Copy nothing before the line that contains "Which one is"; from there, transcribe each line exactly through the end of the material, omitting pictures.
%%
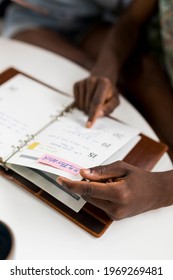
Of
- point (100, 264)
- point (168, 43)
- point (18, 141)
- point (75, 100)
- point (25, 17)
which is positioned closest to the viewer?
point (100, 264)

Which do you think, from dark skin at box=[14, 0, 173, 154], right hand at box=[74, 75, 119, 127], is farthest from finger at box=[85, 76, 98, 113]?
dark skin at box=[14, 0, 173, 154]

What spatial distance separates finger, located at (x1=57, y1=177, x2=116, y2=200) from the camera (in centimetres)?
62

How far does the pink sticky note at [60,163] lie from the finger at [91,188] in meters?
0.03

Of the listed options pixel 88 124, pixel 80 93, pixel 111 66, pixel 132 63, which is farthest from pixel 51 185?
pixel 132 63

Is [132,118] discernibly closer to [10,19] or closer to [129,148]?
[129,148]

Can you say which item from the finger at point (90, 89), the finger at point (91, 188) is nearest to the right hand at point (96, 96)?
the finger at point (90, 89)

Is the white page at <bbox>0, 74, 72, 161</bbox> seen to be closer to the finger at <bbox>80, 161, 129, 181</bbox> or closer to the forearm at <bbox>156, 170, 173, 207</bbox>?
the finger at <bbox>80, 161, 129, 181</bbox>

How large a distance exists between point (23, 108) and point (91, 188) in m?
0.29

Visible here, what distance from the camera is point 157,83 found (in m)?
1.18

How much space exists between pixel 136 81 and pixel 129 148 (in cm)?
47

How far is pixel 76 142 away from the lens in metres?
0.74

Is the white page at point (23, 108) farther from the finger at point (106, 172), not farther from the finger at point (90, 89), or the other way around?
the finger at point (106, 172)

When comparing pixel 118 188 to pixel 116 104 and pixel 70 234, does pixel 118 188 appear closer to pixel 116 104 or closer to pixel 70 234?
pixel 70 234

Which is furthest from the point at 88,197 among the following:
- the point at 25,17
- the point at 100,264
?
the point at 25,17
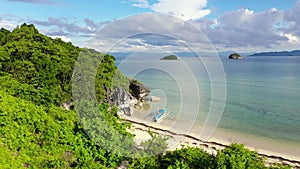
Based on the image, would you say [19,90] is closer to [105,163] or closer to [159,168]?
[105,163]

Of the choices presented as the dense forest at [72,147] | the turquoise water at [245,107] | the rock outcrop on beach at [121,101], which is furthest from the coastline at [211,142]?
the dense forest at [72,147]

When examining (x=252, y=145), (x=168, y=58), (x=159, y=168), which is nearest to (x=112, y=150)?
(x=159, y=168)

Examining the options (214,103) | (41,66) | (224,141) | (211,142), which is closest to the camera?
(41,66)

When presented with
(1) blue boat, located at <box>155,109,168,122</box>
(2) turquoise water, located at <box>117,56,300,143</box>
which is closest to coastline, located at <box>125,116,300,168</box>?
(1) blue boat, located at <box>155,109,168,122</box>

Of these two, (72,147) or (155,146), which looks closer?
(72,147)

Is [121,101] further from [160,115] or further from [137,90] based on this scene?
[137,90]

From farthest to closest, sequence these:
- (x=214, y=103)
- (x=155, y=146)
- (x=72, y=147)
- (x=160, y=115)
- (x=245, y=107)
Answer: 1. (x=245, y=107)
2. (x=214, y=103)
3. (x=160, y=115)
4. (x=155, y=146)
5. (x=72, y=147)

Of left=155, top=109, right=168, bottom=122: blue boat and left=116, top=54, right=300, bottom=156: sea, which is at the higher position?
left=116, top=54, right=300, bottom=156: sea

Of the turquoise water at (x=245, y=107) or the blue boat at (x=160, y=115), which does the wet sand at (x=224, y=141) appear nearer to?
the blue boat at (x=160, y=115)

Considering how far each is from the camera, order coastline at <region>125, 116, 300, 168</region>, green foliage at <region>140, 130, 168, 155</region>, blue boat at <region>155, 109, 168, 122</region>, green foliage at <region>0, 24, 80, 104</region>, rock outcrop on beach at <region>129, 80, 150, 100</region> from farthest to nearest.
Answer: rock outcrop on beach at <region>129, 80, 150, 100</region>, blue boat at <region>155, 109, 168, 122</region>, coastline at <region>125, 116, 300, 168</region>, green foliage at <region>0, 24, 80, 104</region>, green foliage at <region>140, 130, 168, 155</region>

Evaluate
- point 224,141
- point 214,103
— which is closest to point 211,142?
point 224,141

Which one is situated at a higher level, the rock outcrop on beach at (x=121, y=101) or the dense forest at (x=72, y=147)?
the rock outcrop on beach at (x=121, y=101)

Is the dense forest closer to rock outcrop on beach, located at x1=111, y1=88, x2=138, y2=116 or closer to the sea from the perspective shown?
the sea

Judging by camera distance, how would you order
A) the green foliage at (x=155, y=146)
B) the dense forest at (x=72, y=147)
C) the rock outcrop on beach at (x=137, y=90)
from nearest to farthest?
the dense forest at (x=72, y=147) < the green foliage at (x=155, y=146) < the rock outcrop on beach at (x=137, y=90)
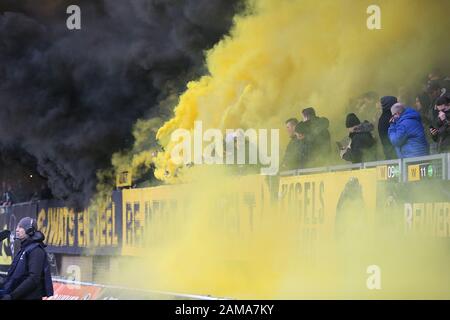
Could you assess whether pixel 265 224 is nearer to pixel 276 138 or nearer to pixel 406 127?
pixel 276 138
%%
Answer
Which one is situated at a higher level, the rock outcrop on beach at (x=121, y=101) or the dense forest at (x=72, y=147)?
the rock outcrop on beach at (x=121, y=101)

Is the dense forest closer to rock outcrop on beach, located at x1=111, y1=88, x2=138, y2=116 or closer to the sea from the perspective shown?
the sea

Judging by camera distance, how would you order
A) the green foliage at (x=155, y=146)
B) the dense forest at (x=72, y=147)
C) the rock outcrop on beach at (x=137, y=90)
from nearest to farthest?
the dense forest at (x=72, y=147) < the green foliage at (x=155, y=146) < the rock outcrop on beach at (x=137, y=90)
Could you assess whether pixel 265 224 is nearer to pixel 276 138 or nearer to pixel 406 127?
pixel 276 138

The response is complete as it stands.